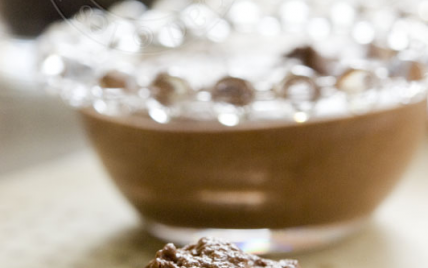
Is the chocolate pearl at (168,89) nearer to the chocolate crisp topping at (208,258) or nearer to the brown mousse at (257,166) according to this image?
the brown mousse at (257,166)

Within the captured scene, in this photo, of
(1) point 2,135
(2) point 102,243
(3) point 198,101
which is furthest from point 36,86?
(3) point 198,101

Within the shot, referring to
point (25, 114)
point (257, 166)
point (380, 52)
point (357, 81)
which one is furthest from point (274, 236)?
point (25, 114)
___
### Problem requirements
Extract every line of text from the material above verbatim, omitting the pictures.

### The answer
Is the chocolate pearl at (168,89) nearer to the chocolate crisp topping at (208,258) or nearer to the brown mousse at (257,166) according to this image?
the brown mousse at (257,166)

Within the captured scene, in this photo, of
(1) point 2,135
(2) point 102,243
(3) point 198,101
which is furthest from point 36,86?
(3) point 198,101

Within the shot, referring to
point (25, 114)
point (257, 166)
point (380, 52)
point (357, 81)
which one is furthest from point (274, 236)?
point (25, 114)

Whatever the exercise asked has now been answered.